§ **RECORD SET**
►
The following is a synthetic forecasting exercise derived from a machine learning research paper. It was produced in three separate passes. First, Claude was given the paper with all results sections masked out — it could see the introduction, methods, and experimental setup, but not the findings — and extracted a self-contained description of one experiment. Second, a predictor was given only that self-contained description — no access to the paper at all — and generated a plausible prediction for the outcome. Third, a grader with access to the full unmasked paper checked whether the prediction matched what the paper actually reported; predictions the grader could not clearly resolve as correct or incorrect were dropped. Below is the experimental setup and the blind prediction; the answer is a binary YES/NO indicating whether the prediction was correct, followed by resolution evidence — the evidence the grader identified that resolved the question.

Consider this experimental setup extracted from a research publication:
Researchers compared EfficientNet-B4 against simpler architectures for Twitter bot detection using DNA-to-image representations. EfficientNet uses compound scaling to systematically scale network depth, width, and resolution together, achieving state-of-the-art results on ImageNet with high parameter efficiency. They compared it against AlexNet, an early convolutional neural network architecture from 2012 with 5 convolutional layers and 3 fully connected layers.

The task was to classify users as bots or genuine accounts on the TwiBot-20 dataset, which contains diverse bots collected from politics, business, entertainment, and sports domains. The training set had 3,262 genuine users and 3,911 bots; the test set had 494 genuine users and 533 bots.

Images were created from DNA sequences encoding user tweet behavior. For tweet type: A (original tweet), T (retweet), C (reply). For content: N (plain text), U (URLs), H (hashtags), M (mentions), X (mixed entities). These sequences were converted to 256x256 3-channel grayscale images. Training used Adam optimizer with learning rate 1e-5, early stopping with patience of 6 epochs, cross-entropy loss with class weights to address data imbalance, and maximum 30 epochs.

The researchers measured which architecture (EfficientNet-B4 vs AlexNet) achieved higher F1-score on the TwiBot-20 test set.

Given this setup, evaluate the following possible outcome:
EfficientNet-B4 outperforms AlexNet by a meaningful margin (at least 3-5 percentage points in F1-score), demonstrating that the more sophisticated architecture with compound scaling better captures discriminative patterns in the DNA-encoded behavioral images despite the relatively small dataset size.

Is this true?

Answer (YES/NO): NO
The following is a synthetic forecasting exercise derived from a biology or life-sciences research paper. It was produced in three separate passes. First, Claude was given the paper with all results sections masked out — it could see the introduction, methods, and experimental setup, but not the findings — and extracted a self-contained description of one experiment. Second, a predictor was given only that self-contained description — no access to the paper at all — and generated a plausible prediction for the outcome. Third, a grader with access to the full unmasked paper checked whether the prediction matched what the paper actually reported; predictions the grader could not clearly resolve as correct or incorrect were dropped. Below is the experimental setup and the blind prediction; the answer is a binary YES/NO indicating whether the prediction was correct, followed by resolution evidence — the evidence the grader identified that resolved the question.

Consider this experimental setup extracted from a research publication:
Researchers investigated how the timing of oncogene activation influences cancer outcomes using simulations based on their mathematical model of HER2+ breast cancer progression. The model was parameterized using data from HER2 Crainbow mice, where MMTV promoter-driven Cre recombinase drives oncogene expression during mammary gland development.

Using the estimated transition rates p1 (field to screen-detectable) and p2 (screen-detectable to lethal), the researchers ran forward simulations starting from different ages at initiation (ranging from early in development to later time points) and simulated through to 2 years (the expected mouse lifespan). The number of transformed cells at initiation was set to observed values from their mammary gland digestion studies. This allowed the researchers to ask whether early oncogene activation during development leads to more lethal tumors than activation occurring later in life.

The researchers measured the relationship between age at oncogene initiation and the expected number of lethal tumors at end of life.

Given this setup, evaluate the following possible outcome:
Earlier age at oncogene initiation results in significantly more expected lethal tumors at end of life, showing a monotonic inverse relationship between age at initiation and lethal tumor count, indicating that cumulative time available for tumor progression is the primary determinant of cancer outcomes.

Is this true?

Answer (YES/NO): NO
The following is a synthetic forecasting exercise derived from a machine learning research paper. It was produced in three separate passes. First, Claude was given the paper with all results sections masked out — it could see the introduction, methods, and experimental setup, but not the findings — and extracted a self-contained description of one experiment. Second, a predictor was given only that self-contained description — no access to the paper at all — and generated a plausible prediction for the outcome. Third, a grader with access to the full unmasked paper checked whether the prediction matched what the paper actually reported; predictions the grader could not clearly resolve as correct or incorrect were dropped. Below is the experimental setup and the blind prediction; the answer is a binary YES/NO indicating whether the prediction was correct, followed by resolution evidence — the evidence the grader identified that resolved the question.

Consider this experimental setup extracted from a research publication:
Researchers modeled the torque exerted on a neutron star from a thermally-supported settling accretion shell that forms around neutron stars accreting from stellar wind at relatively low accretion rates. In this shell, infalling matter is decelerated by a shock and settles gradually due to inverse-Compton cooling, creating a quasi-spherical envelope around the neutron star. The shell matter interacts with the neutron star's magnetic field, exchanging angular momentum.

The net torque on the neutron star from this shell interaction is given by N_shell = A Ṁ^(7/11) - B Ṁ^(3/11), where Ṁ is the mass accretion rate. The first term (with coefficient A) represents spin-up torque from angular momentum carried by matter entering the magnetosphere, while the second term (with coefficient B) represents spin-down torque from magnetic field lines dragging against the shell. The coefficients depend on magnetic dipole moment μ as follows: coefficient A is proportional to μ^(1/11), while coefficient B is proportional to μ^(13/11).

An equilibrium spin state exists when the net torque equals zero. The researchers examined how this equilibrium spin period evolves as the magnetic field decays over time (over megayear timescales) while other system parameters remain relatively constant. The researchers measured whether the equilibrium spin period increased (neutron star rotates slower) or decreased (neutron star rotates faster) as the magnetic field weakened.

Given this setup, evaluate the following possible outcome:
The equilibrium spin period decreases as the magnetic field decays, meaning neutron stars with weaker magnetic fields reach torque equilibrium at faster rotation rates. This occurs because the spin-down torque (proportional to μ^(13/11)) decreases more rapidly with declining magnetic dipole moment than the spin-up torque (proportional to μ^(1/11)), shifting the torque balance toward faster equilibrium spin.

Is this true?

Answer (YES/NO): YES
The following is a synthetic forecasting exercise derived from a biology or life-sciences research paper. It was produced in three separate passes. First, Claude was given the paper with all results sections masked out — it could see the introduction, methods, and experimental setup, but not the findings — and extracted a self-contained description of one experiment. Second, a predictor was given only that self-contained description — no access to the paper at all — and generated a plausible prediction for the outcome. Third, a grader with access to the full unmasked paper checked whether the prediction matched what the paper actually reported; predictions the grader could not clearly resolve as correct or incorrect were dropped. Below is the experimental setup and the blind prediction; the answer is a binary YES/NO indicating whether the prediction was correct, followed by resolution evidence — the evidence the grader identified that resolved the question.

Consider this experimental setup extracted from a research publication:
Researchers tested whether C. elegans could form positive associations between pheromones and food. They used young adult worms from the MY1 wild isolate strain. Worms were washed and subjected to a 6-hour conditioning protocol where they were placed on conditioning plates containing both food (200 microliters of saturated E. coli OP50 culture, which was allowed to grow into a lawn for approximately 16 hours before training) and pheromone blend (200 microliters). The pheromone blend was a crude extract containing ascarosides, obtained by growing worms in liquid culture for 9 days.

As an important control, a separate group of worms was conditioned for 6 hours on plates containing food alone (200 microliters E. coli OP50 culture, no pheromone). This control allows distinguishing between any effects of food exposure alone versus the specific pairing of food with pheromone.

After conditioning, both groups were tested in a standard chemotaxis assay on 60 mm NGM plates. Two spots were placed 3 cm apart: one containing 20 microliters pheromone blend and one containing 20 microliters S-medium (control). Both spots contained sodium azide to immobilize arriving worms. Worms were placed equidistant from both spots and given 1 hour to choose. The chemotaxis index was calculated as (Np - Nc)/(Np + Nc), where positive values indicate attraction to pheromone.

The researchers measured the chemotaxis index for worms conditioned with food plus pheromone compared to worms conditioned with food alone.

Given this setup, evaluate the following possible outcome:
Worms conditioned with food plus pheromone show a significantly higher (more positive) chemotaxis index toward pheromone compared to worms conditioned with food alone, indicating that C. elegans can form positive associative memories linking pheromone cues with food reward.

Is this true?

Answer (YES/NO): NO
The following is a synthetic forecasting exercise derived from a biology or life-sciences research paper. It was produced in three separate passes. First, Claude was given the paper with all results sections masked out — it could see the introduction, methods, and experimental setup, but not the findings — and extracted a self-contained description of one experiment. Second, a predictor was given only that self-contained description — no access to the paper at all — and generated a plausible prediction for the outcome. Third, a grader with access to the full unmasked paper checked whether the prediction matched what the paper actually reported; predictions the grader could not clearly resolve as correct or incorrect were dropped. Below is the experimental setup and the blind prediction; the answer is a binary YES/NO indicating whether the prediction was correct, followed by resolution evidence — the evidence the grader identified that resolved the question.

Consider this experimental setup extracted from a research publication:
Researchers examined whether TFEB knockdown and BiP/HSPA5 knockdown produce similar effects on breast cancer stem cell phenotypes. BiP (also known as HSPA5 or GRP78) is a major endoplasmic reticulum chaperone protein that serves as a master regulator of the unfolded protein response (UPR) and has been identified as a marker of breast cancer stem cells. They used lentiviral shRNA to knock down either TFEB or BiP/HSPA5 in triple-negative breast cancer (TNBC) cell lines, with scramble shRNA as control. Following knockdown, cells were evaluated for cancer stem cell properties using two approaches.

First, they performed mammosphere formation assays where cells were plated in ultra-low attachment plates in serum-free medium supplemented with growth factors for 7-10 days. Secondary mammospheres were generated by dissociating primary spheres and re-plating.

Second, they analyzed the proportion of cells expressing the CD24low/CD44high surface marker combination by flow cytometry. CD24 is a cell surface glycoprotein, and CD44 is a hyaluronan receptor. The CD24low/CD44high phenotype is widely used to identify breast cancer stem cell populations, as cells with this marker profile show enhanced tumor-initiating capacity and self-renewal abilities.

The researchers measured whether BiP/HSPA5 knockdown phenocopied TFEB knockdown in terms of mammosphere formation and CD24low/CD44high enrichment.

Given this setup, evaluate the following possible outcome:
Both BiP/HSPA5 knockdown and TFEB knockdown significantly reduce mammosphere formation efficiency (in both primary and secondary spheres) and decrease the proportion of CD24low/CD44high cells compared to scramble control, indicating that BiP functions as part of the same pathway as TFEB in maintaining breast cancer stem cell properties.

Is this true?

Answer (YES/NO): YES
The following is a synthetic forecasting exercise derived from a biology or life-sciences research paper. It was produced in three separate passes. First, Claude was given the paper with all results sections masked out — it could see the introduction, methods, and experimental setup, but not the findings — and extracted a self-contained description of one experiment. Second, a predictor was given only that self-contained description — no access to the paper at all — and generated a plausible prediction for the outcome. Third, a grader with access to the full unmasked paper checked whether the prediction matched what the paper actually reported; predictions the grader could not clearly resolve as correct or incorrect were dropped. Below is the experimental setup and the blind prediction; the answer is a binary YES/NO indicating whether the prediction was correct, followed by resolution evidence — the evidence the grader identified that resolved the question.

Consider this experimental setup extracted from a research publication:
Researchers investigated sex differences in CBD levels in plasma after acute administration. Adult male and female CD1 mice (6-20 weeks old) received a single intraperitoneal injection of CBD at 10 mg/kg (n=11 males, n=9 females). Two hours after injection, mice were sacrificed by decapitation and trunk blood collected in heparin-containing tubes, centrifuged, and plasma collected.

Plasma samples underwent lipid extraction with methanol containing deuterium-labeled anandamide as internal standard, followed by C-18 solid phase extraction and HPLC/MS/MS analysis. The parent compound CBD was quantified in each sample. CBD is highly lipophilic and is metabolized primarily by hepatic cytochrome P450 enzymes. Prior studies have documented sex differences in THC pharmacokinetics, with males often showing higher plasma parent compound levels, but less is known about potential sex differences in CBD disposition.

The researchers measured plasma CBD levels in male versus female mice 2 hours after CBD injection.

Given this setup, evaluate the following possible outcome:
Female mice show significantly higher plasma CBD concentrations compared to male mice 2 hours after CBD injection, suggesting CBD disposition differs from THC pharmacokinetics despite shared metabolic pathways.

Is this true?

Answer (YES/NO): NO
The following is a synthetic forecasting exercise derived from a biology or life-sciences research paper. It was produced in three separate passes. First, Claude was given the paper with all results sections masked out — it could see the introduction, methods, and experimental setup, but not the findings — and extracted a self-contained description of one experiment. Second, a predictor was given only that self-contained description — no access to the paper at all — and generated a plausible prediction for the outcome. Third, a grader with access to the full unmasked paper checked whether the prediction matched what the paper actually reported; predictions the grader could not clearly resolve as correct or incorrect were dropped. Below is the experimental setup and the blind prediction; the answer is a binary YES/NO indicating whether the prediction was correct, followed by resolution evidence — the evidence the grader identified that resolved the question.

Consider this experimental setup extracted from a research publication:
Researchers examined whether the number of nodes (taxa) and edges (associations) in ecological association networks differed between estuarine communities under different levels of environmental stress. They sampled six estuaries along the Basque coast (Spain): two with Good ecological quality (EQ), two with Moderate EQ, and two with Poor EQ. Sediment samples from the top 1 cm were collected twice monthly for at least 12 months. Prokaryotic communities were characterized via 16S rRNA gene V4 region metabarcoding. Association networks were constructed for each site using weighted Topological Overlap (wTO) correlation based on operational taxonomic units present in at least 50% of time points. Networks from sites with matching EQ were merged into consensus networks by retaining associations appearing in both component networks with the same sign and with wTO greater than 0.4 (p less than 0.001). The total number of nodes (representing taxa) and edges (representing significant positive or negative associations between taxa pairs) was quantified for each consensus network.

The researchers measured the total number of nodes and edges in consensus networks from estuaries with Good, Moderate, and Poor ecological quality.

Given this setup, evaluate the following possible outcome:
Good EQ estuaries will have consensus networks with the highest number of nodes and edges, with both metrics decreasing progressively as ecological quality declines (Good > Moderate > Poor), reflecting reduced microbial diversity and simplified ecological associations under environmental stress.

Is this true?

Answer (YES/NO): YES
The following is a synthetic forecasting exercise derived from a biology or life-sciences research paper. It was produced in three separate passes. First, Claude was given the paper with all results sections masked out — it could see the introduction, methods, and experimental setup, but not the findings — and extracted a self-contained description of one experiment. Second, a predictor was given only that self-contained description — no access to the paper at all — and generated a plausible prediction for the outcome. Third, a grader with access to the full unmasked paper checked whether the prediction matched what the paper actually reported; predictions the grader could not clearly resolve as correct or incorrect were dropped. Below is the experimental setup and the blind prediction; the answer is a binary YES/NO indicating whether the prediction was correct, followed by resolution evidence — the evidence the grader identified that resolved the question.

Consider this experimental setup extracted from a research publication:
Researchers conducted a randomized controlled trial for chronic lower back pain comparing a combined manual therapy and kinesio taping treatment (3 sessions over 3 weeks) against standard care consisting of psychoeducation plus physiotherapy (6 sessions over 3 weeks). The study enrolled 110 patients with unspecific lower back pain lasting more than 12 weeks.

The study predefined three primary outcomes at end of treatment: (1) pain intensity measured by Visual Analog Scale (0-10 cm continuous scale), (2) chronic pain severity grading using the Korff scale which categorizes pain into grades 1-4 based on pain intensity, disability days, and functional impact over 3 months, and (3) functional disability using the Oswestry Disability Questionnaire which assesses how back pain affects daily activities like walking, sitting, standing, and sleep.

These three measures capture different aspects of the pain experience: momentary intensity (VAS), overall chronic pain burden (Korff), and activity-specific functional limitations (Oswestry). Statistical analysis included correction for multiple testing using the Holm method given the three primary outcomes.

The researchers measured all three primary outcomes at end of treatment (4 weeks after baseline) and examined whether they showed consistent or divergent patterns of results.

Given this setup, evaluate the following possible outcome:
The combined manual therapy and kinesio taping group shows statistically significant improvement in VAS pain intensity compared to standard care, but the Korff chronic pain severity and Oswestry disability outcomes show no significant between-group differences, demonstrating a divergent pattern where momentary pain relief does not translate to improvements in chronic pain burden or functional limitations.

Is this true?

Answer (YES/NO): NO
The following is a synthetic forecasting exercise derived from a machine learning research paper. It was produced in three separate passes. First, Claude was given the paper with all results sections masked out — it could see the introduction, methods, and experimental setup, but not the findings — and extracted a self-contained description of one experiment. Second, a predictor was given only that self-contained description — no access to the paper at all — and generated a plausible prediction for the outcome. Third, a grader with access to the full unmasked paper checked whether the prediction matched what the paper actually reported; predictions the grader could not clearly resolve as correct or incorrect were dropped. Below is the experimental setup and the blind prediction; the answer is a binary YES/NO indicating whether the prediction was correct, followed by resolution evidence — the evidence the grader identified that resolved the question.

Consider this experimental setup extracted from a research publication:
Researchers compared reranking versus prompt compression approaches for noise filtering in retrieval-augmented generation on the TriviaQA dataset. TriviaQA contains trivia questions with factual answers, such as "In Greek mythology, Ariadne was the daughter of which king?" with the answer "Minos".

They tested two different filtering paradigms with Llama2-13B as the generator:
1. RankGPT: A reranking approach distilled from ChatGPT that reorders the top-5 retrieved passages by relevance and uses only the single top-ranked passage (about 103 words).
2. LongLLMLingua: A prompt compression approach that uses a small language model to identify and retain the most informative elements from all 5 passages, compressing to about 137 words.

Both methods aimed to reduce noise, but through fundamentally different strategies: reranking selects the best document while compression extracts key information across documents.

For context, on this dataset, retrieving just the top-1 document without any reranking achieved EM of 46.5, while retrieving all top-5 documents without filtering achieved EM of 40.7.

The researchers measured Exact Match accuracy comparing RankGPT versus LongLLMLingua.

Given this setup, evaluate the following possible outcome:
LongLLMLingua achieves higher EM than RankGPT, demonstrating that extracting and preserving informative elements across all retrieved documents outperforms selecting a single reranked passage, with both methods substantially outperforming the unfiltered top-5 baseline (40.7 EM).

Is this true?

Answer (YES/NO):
◄
§ **EXERCISE PROMPT**
Going through the entries above, count the lines that have the word "contains" and state that count alone.

§ **SOLUTION FOR THIS TASK**
2